On Tue, Apr 15, 2014 at 3:26 PM, Roxanne Reid-Bennett <rox@tara-lu.com
<mailto:rox@tara-lu.com>> wrote:

On 4/14/2014 12:27 PM, Robert DiFalco wrote:

And so on for calls_connected, calls_completed, call_errors, etc.

Occasionally I will want to know things like "When was the
last time a user answered a call" or "How many times has a
user been called".
...

Sometimes I might want to get this data for a whole bunch of
users.
...

So the other option is to create a call_summary table that is
updated with triggers.
...

My only issue with a summary table is that I don't want a
bunch of null fields.
...

But over time all fields would eventually become non-NULL.

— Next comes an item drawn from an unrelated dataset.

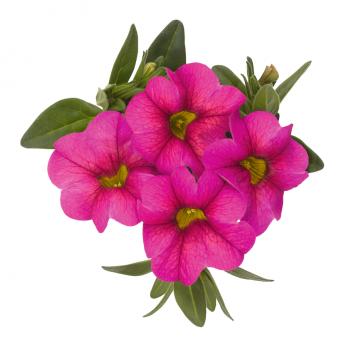 Calibrachoa Aloha Kona Hot Pink from Dummen Orange - Year of the Calibrachoa - National Garden Bureau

So that leads me to a summary table for EACH call state. This
approach has the down side that it creates a lot of tables and
triggers. It has the upside of being pretty efficient without
having to deal with NULL values. It's also pretty easy to
reason about.
...

So for my question -- is the choice between these a personal
preference sort of thing or is there a right or wrong
approach? Am I missing another approach that would be better?
I'm okay with SQL but I'm not expert so I'm not sure if there
is an accepted DESIGN PATTERN for this that I am missing.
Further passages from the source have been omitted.